定食屋で昼食を頼んだら、彼女が急に再開発の話をはじめた。以前、西荻窪の再開発のことを話したことがあって、それを思い出したようだった。そこは初めて行った魚の定食屋さんで、彼女はカツオのたたき丼定食を、私は日替わりの焼き魚定食を注文し、待っているところだった。

西荻窪は再開発しなくてもいいと思うけど、すべての再開発が悪いわけじゃなくて、たとえば私は立川の街が好きだけど、あれは再開発の成功例じゃない?ということを言った。彼女が小平に住んでいたときには二人でよく行っており、私も立川が好きだった。

私は、再開発が必要な場合もあるとは思うけれど、例えば再開発でチェーン店が流入してくることによって東京との経済的な主従関係ができてしまったり、街の歴史が断絶してしまうと数十年後に再び再開発が必要になることが多いという一般論を話した。彼女には特定の答えを期待していたわけではなかったようで、肯定とも否定ともいえない感じの反応だった。結局、再開発が嬉しい人もそうでない人もいて、立場によって感じ方は違うのかもね、という地点に結論を着地をさせたところで、定食が届いた。

データ抜粋
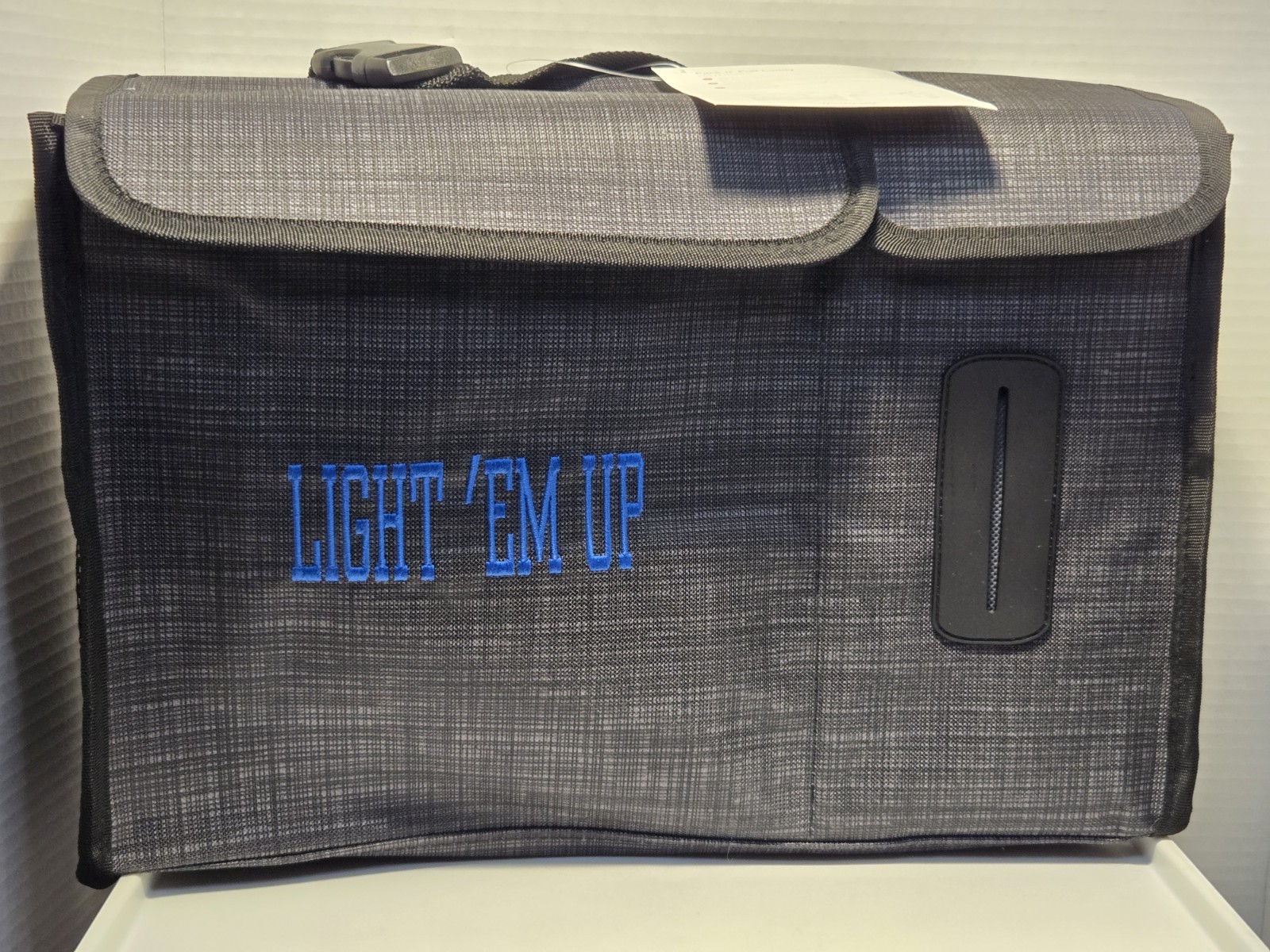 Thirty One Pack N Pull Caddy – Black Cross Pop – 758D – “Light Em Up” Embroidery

* * *

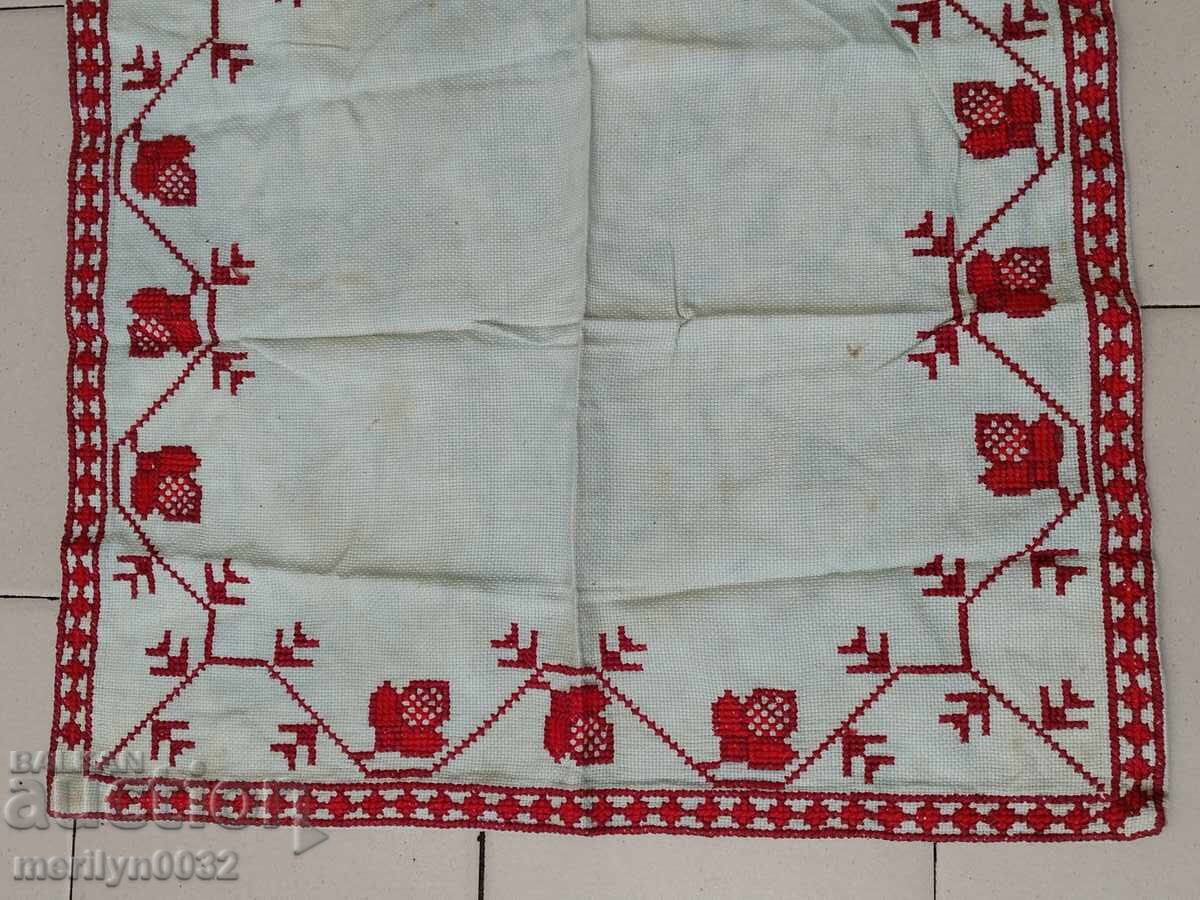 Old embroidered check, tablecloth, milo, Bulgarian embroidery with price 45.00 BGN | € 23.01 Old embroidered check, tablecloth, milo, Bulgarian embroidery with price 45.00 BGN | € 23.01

課題一覧
**A)** 再開発をめぐる文章で、彼女が注文した定食は何か。
**B)** 再開発をめぐる文章を最後の文のあとから引き継ぎ、続きを書くこと。

課題の解答
**A)** カツオのたたき丼定食。

**B)**
私の定食は日替わりの割には普通の味で、大げさに言えば期待外れだった。彼女の食べるカツオのたたきは美味しいようで、そちらを注文すべきだったと後悔しながら食べた。私はごはんを、彼女は味噌汁をおかわりした。

そのあと彼女が散歩したいと言いだして暑い中二人で一駅ぶん歩いた。汗だくで入った喫茶店でクリームソーダを食べ、電車の窓から手を振ってさよならをした。はじめは気乗りしなかった散歩も歩いているうちに楽しくなったが、家に着くと疲労がどっと出て、部屋の中でのびてしまった。でも後悔しているわけではない。賛成・反対や損・得の境界というのは曖昧でベチャっとしているものなのかもしれない。結局、なぜ急に再開発の話になったのかはわからなかった。